### WHAT TO PRODUCE
Print out every record exactly as it appears.

━━━ THE RECORDS

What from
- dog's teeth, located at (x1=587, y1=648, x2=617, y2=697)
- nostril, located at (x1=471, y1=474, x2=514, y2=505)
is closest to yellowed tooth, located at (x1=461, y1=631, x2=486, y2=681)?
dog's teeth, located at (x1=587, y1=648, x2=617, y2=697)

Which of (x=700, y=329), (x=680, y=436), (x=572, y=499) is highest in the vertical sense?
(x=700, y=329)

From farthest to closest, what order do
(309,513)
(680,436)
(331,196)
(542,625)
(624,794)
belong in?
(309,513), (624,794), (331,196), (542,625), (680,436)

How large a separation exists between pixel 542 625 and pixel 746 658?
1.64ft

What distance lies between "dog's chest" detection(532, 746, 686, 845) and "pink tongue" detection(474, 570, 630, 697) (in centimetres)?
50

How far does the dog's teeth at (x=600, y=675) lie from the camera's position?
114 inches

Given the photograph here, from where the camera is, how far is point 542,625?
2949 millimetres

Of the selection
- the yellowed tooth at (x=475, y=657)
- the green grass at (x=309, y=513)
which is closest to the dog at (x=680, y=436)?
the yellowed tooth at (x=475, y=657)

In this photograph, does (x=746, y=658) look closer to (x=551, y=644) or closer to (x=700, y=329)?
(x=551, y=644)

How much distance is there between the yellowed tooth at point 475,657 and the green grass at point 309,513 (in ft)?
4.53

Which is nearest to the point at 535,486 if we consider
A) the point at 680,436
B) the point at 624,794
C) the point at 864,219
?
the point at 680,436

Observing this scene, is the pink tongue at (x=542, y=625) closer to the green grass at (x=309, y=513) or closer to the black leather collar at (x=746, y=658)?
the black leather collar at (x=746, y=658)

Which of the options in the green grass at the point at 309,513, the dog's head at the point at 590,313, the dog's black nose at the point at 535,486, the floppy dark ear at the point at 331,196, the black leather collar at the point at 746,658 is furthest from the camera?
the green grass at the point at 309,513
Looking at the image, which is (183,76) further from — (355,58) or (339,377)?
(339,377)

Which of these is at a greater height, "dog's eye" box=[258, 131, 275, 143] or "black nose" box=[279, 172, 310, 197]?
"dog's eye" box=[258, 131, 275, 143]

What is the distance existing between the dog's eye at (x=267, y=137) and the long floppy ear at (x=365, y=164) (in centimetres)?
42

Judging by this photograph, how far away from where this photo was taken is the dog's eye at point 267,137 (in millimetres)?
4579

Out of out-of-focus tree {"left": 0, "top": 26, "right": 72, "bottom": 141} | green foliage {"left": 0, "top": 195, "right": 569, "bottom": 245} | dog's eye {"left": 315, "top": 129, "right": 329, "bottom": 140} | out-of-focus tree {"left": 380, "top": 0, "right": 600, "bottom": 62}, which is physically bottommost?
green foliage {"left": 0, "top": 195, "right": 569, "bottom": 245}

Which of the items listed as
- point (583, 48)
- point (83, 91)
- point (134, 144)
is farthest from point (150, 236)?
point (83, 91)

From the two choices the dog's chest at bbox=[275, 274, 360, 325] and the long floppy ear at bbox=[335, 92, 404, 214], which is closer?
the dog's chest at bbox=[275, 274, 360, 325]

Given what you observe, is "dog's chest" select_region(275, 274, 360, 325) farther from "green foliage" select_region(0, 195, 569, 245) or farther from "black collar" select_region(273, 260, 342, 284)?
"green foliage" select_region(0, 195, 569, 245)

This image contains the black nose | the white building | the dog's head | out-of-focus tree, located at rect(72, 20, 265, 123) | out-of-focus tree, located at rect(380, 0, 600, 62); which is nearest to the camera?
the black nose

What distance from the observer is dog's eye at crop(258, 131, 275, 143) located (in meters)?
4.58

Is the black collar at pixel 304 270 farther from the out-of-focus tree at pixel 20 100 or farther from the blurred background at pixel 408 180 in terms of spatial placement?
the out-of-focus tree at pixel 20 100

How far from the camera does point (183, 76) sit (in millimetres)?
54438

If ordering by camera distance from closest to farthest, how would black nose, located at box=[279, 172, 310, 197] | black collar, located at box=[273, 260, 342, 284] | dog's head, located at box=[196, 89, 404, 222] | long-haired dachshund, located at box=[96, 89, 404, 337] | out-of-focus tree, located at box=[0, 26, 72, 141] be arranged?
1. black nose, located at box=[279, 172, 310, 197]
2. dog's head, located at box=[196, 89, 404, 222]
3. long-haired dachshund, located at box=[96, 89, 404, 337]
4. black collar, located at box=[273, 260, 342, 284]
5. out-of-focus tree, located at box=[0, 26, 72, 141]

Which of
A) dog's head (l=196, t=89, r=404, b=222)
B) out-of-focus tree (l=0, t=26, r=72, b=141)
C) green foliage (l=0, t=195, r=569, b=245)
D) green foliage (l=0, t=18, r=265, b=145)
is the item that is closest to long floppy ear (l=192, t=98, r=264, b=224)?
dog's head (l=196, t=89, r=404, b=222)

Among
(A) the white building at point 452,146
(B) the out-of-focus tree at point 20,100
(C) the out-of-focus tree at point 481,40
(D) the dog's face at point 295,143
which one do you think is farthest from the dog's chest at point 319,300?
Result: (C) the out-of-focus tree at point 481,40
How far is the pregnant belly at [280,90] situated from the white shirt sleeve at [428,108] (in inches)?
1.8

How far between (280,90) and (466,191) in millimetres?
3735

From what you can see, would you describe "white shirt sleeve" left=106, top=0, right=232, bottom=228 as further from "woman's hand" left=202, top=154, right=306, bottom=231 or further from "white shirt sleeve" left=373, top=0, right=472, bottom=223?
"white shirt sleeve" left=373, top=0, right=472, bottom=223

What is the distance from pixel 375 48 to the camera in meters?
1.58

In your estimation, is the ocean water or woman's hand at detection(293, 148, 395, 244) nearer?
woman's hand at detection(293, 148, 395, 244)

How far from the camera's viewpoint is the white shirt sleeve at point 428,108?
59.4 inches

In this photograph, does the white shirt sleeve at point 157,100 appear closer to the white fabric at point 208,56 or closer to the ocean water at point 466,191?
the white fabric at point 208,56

━━━━━━

### SOLUTION TO THE PROBLEM
What from
- dog's teeth, located at (x1=587, y1=648, x2=617, y2=697)
- nostril, located at (x1=471, y1=474, x2=514, y2=505)
is closest to yellowed tooth, located at (x1=461, y1=631, x2=486, y2=681)?
dog's teeth, located at (x1=587, y1=648, x2=617, y2=697)

Which of (x=700, y=329), (x=680, y=436), (x=572, y=499) is highest in the vertical sense?
(x=700, y=329)

From farthest to closest, what order do
(309,513)
(680,436)
(331,196)
(542,625)
(624,794)
belong in?
(309,513), (624,794), (331,196), (542,625), (680,436)

How large a separation exists between pixel 542 625 and pixel 746 658?
1.64ft

What distance lies between "dog's chest" detection(532, 746, 686, 845) and "pink tongue" detection(474, 570, 630, 697) (in centimetres)?
50

How far does the dog's teeth at (x=600, y=675) lie from the camera's position?
114 inches

Given the photograph here, from where the camera is, how far is point 542,625?
2949 millimetres

Of the selection
- the yellowed tooth at (x=475, y=657)
- the green grass at (x=309, y=513)
which is closest to the dog at (x=680, y=436)?
the yellowed tooth at (x=475, y=657)

In this photograph, does (x=746, y=658) look closer to (x=551, y=644) or closer to (x=700, y=329)?
(x=551, y=644)

How much distance is there between the yellowed tooth at point 475,657 and the green grass at point 309,513 (in ft)?
4.53

Which is nearest to the point at 535,486 if we consider
A) the point at 680,436
B) the point at 624,794
C) the point at 864,219
?
the point at 680,436

Observing this scene, is the pink tongue at (x=542, y=625) closer to the green grass at (x=309, y=513) or closer to the black leather collar at (x=746, y=658)?
the black leather collar at (x=746, y=658)

Which of the options in the green grass at the point at 309,513, the dog's head at the point at 590,313, the dog's black nose at the point at 535,486, the floppy dark ear at the point at 331,196, the black leather collar at the point at 746,658 is furthest from the camera?
the green grass at the point at 309,513
Looking at the image, which is (183,76) further from — (355,58) or (339,377)?
(339,377)

Which of these is at a greater height, "dog's eye" box=[258, 131, 275, 143] or "black nose" box=[279, 172, 310, 197]?
"dog's eye" box=[258, 131, 275, 143]

What is the distance existing between the dog's eye at (x=267, y=137) and the long floppy ear at (x=365, y=164) (in centimetres)?
42

Judging by this photograph, how far away from where this photo was taken is the dog's eye at point 267,137 (in millimetres)?
4579

Out of out-of-focus tree {"left": 0, "top": 26, "right": 72, "bottom": 141} | green foliage {"left": 0, "top": 195, "right": 569, "bottom": 245} | dog's eye {"left": 315, "top": 129, "right": 329, "bottom": 140} | out-of-focus tree {"left": 380, "top": 0, "right": 600, "bottom": 62}, which is physically bottommost?
green foliage {"left": 0, "top": 195, "right": 569, "bottom": 245}

Which of the items listed as
- point (583, 48)
- point (83, 91)
- point (134, 144)
is farthest from point (150, 236)?
point (83, 91)

From the two choices the dog's chest at bbox=[275, 274, 360, 325] and the long floppy ear at bbox=[335, 92, 404, 214], which is closer?
the dog's chest at bbox=[275, 274, 360, 325]

Given what you observe, is "dog's chest" select_region(275, 274, 360, 325) farther from "green foliage" select_region(0, 195, 569, 245) or farther from "black collar" select_region(273, 260, 342, 284)?
"green foliage" select_region(0, 195, 569, 245)

This image contains the black nose | the white building | the dog's head | out-of-focus tree, located at rect(72, 20, 265, 123) | out-of-focus tree, located at rect(380, 0, 600, 62); which is nearest to the camera?
the black nose

What distance from the observer is dog's eye at crop(258, 131, 275, 143) located (in meters)?
4.58

Is the black collar at pixel 304 270 farther from the out-of-focus tree at pixel 20 100 or farther from the blurred background at pixel 408 180 in terms of spatial placement?
the out-of-focus tree at pixel 20 100

How far from the camera does point (183, 76) sit (in millimetres)?
54438

If ordering by camera distance from closest to farthest, how would black nose, located at box=[279, 172, 310, 197] | black collar, located at box=[273, 260, 342, 284] | dog's head, located at box=[196, 89, 404, 222] | long-haired dachshund, located at box=[96, 89, 404, 337] | out-of-focus tree, located at box=[0, 26, 72, 141] be arranged?
1. black nose, located at box=[279, 172, 310, 197]
2. dog's head, located at box=[196, 89, 404, 222]
3. long-haired dachshund, located at box=[96, 89, 404, 337]
4. black collar, located at box=[273, 260, 342, 284]
5. out-of-focus tree, located at box=[0, 26, 72, 141]

Which of
A) dog's head (l=196, t=89, r=404, b=222)
B) out-of-focus tree (l=0, t=26, r=72, b=141)
C) green foliage (l=0, t=195, r=569, b=245)
D) green foliage (l=0, t=18, r=265, b=145)
is the item that is closest to long floppy ear (l=192, t=98, r=264, b=224)?
dog's head (l=196, t=89, r=404, b=222)

Among
(A) the white building at point 452,146
(B) the out-of-focus tree at point 20,100
(C) the out-of-focus tree at point 481,40
(D) the dog's face at point 295,143
which one do you think is farthest from the dog's chest at point 319,300?
Result: (C) the out-of-focus tree at point 481,40
How far is the pregnant belly at [280,90] situated from the white shirt sleeve at [428,108] (in inches)?
1.8

How far between (280,90) and (466,191) in millimetres?
3735

From what you can see, would you describe "white shirt sleeve" left=106, top=0, right=232, bottom=228 as further from "woman's hand" left=202, top=154, right=306, bottom=231 or further from "white shirt sleeve" left=373, top=0, right=472, bottom=223?
"white shirt sleeve" left=373, top=0, right=472, bottom=223

What is the distance from pixel 375 48 to the camera in meters?
1.58

In your estimation, is the ocean water or woman's hand at detection(293, 148, 395, 244) nearer?
woman's hand at detection(293, 148, 395, 244)

How far from the camera's viewpoint is the white shirt sleeve at point 428,108?
59.4 inches

In this photograph, does the white shirt sleeve at point 157,100 appear closer to the white fabric at point 208,56 or closer to the ocean water at point 466,191?
the white fabric at point 208,56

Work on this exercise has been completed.